In 1937, the unthinkable happened: Hearst had run out of money. However, Marion came to his rescue. She liquidated everything she owned and presented W. R. with a check for a million dollars. Overcome with emotion, he asked why she made the sacrifice. Her answer was that the gold digger had fallen in love. Not only did Marion make the sacrifice of money; she also gave up her career to be with the man who now needed her more than ever. She explained, “I thought that the least I could do for a man who had been so wonderful and great ... was to be a companion to him.” She proved that her love had not been merely dollars deep.

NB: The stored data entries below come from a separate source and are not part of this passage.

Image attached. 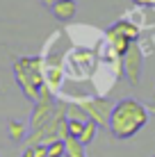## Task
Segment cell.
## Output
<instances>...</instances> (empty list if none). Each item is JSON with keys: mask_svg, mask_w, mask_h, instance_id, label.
<instances>
[{"mask_svg": "<svg viewBox=\"0 0 155 157\" xmlns=\"http://www.w3.org/2000/svg\"><path fill=\"white\" fill-rule=\"evenodd\" d=\"M153 112H155V109H153Z\"/></svg>", "mask_w": 155, "mask_h": 157, "instance_id": "ac0fdd59", "label": "cell"}, {"mask_svg": "<svg viewBox=\"0 0 155 157\" xmlns=\"http://www.w3.org/2000/svg\"><path fill=\"white\" fill-rule=\"evenodd\" d=\"M107 32H114V34H121V36H126V39H130V41H137L139 39V28H137L132 21H128V18H119L116 23H112Z\"/></svg>", "mask_w": 155, "mask_h": 157, "instance_id": "5b68a950", "label": "cell"}, {"mask_svg": "<svg viewBox=\"0 0 155 157\" xmlns=\"http://www.w3.org/2000/svg\"><path fill=\"white\" fill-rule=\"evenodd\" d=\"M66 155V144L64 141H52L50 146H48V157H64Z\"/></svg>", "mask_w": 155, "mask_h": 157, "instance_id": "8fae6325", "label": "cell"}, {"mask_svg": "<svg viewBox=\"0 0 155 157\" xmlns=\"http://www.w3.org/2000/svg\"><path fill=\"white\" fill-rule=\"evenodd\" d=\"M135 5H139V7H153L155 0H132Z\"/></svg>", "mask_w": 155, "mask_h": 157, "instance_id": "5bb4252c", "label": "cell"}, {"mask_svg": "<svg viewBox=\"0 0 155 157\" xmlns=\"http://www.w3.org/2000/svg\"><path fill=\"white\" fill-rule=\"evenodd\" d=\"M96 132H98V125H96L94 121H87V123H84L82 134H80V141H82L84 146H89V144L96 139Z\"/></svg>", "mask_w": 155, "mask_h": 157, "instance_id": "30bf717a", "label": "cell"}, {"mask_svg": "<svg viewBox=\"0 0 155 157\" xmlns=\"http://www.w3.org/2000/svg\"><path fill=\"white\" fill-rule=\"evenodd\" d=\"M82 130H84V121H68V137L80 139Z\"/></svg>", "mask_w": 155, "mask_h": 157, "instance_id": "7c38bea8", "label": "cell"}, {"mask_svg": "<svg viewBox=\"0 0 155 157\" xmlns=\"http://www.w3.org/2000/svg\"><path fill=\"white\" fill-rule=\"evenodd\" d=\"M21 157H34V153H32V148H25V150H23V155H21Z\"/></svg>", "mask_w": 155, "mask_h": 157, "instance_id": "2e32d148", "label": "cell"}, {"mask_svg": "<svg viewBox=\"0 0 155 157\" xmlns=\"http://www.w3.org/2000/svg\"><path fill=\"white\" fill-rule=\"evenodd\" d=\"M153 157H155V155H153Z\"/></svg>", "mask_w": 155, "mask_h": 157, "instance_id": "e0dca14e", "label": "cell"}, {"mask_svg": "<svg viewBox=\"0 0 155 157\" xmlns=\"http://www.w3.org/2000/svg\"><path fill=\"white\" fill-rule=\"evenodd\" d=\"M73 102H78L84 112H87L89 121H94L98 128L110 130V116L114 109V102L105 96H87V98H71Z\"/></svg>", "mask_w": 155, "mask_h": 157, "instance_id": "3957f363", "label": "cell"}, {"mask_svg": "<svg viewBox=\"0 0 155 157\" xmlns=\"http://www.w3.org/2000/svg\"><path fill=\"white\" fill-rule=\"evenodd\" d=\"M62 102H64V112H66V118H68V121H84V123L89 121L87 112H84L78 102H73V100H62Z\"/></svg>", "mask_w": 155, "mask_h": 157, "instance_id": "ba28073f", "label": "cell"}, {"mask_svg": "<svg viewBox=\"0 0 155 157\" xmlns=\"http://www.w3.org/2000/svg\"><path fill=\"white\" fill-rule=\"evenodd\" d=\"M7 134H9L12 141H25L28 134H30V125L23 123V121H14L12 118V121L7 123Z\"/></svg>", "mask_w": 155, "mask_h": 157, "instance_id": "52a82bcc", "label": "cell"}, {"mask_svg": "<svg viewBox=\"0 0 155 157\" xmlns=\"http://www.w3.org/2000/svg\"><path fill=\"white\" fill-rule=\"evenodd\" d=\"M41 2H44L46 7H52V5H57V2H60V0H41Z\"/></svg>", "mask_w": 155, "mask_h": 157, "instance_id": "9a60e30c", "label": "cell"}, {"mask_svg": "<svg viewBox=\"0 0 155 157\" xmlns=\"http://www.w3.org/2000/svg\"><path fill=\"white\" fill-rule=\"evenodd\" d=\"M46 62L44 57H18L14 62V80L21 86V91L25 94V98L37 102L46 86Z\"/></svg>", "mask_w": 155, "mask_h": 157, "instance_id": "7a4b0ae2", "label": "cell"}, {"mask_svg": "<svg viewBox=\"0 0 155 157\" xmlns=\"http://www.w3.org/2000/svg\"><path fill=\"white\" fill-rule=\"evenodd\" d=\"M146 121H148V107L135 98H123L114 102V109L110 116V132L116 139H130L146 125Z\"/></svg>", "mask_w": 155, "mask_h": 157, "instance_id": "6da1fadb", "label": "cell"}, {"mask_svg": "<svg viewBox=\"0 0 155 157\" xmlns=\"http://www.w3.org/2000/svg\"><path fill=\"white\" fill-rule=\"evenodd\" d=\"M144 50L139 43H132L130 50L121 57V64H123V73H126V80L130 84H139L141 82V73H144Z\"/></svg>", "mask_w": 155, "mask_h": 157, "instance_id": "277c9868", "label": "cell"}, {"mask_svg": "<svg viewBox=\"0 0 155 157\" xmlns=\"http://www.w3.org/2000/svg\"><path fill=\"white\" fill-rule=\"evenodd\" d=\"M32 153H34V157H48V146L39 144V146H34V148H32Z\"/></svg>", "mask_w": 155, "mask_h": 157, "instance_id": "4fadbf2b", "label": "cell"}, {"mask_svg": "<svg viewBox=\"0 0 155 157\" xmlns=\"http://www.w3.org/2000/svg\"><path fill=\"white\" fill-rule=\"evenodd\" d=\"M64 144H66V157H87V153H84V148H87V146L80 141V139L68 137Z\"/></svg>", "mask_w": 155, "mask_h": 157, "instance_id": "9c48e42d", "label": "cell"}, {"mask_svg": "<svg viewBox=\"0 0 155 157\" xmlns=\"http://www.w3.org/2000/svg\"><path fill=\"white\" fill-rule=\"evenodd\" d=\"M50 12H52V16H55L57 21H62V23H68V21L76 16L78 5H76V0H60L57 5H52V7H50Z\"/></svg>", "mask_w": 155, "mask_h": 157, "instance_id": "8992f818", "label": "cell"}]
</instances>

In his eighth decade, Hearst rebounded financially, and the couple returned to the castle. In their evenings in the home, they sat together in their screening room, where tears came to William's eyes as he watched Marion's movies. In the morning she woke up to poems he had penned for her; a cherished one ended, “But no beauty of earth is so fair a sight / As the girl who lies by my side at night.”
In 1951, the unthinkable happened once more; Hearst had run out of time. In failing health, he was taken to his Beverly Hills home to be near medical care. His mansion's bedroom was emptied of all the treasures he had spent a lifetime acquiring; they all remained at the only place Hearst cared about, the home on the Enchanted Hill. His only personal effect was a photograph, on a desk beside his massive canopied bed, of Marion, who had been his faithful companion for thirty-four years. On it she had written a quotation from
Romeo and Juliet
: “My bounty is as boundless as the sea / My love as deep; the more I give thee / The more I have, for both are infinite.”
Citizen Kane's final whispered word, “Rosebud,” held the elusive key to the life of the prince of publishing. Hearst departed the world with no recorded last words; however, if he had, there is no doubt which name would have been on his lips.
Postscript
When Hearst passed away, his body was flown to San Francisco. The funeral was fittingly ornate; however, Marion Davies was barred from attending by Millicent and her children. Hearst was entombed with his parents at Cypress Lawn Cemetery outside San Francisco.
Marion died in Hollywood in 1961 of cancer of the jaw. Her funeral was attended by former president Herbert Hoover, Bing Crosby, Mary Pickford, Mrs. Clark Gable, and Joseph Kennedy. Patricia Lake was later buried beside her. She was Marion's niece; there are persistent rumors that she was the daughter of Marion Davies and William Randolph Hearst.